Elephant (2003) de Gus Van Sant développait déjà
de manière brillante cette écriture cinématographique. Dans
le film d’Iñarritu, cette technique est poussée à son extrême,
néanmoins sans que le résultat paraisse artificiel. Il n’y
a absolument aucune suite chronologique dans le récit.
La question que tout amateur de cinéma se pose alors est
: comment malgré cette non-narration le spectateur parvient-il
tout de même à suivre l’histoire, à en comprendre les tenants
et les aboutissants ? Tout simplement, je crois, parce que
ce procédé relève de la manière dont la mémoire humaine
fonctionne. Le réalisateur construit son film autour de
souvenirs, d’images brèves et uniques plutôt que de véritables
scènes de vie.
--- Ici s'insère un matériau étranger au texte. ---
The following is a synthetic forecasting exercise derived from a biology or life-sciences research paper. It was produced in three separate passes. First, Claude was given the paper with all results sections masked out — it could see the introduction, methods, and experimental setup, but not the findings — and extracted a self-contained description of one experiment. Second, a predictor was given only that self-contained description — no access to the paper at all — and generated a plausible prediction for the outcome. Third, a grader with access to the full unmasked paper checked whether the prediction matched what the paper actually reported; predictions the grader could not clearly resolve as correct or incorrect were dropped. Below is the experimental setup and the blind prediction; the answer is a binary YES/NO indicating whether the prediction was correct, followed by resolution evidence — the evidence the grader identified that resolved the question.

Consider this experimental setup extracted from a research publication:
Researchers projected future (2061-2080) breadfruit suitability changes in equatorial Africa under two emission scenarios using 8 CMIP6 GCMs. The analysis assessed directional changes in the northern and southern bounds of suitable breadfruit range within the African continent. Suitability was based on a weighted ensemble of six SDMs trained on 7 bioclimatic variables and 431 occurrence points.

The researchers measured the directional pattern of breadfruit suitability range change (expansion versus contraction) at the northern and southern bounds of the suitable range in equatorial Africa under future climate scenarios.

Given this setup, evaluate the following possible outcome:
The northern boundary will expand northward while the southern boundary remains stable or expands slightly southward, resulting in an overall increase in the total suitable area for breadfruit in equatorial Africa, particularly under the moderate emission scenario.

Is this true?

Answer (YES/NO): NO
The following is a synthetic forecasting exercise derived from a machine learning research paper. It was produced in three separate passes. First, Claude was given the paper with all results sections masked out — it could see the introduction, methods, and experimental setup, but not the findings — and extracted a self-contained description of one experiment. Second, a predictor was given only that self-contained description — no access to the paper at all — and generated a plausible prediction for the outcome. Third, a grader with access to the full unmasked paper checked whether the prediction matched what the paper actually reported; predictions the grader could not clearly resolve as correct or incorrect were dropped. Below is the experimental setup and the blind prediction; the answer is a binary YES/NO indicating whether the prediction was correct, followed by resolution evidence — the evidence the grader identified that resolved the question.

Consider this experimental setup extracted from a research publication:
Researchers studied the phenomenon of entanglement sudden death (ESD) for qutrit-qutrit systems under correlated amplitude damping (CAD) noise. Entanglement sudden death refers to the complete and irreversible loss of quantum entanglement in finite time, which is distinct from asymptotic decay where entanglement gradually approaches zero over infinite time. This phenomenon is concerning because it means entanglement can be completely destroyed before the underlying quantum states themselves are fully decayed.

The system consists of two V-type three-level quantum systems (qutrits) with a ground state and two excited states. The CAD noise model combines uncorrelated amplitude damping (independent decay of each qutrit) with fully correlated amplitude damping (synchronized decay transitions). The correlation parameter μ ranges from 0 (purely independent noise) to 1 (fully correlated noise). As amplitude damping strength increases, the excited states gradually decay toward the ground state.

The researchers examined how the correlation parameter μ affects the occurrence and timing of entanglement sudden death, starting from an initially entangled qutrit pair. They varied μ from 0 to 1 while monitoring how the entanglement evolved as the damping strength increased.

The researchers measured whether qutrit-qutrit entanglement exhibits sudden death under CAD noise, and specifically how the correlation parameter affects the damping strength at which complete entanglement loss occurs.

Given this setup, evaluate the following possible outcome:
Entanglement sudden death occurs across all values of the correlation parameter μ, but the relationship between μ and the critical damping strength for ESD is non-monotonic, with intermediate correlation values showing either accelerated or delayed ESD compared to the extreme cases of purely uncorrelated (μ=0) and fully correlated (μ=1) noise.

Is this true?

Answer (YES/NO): NO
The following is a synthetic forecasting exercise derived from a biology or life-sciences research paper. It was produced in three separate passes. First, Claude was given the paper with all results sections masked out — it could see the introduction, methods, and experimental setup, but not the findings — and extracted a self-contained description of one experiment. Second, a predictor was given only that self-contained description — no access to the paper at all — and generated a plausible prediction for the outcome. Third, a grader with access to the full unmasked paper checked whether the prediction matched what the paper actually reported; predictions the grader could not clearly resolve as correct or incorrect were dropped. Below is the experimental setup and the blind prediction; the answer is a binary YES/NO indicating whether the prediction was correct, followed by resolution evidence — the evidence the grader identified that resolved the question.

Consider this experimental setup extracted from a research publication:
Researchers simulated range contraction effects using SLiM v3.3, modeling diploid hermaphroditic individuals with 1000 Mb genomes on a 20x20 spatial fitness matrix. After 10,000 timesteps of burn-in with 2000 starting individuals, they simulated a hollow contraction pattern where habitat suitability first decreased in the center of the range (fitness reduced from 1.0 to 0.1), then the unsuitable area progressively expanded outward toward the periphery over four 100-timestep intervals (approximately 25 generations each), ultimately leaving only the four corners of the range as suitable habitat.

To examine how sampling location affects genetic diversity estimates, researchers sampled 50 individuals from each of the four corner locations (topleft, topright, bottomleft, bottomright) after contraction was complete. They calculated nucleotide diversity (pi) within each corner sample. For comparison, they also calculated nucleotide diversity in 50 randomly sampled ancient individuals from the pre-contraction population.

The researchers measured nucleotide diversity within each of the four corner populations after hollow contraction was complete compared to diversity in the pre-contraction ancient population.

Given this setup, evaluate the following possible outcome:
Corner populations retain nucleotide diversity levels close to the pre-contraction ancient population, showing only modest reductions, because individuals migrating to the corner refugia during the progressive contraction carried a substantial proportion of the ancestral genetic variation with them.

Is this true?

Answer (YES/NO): YES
Et ces images, qui appartiennent au passé
des personnages, ne se présentent pas forcément à leur cerveau
dans l’ordre dans lequel elles ont effectivement existé.
Par conséquent, je pense qu’Iñarritu place son film dans
une situation d’énonciation postérieure aux événements relatés.
Leur traumatisme subi par les différentes catégories de
personnages explique alors le choix fait par le réalisateur-monteur,
choix qui reste par ailleurs fort original, de construire
son film selon un principe de déconstruction du récit.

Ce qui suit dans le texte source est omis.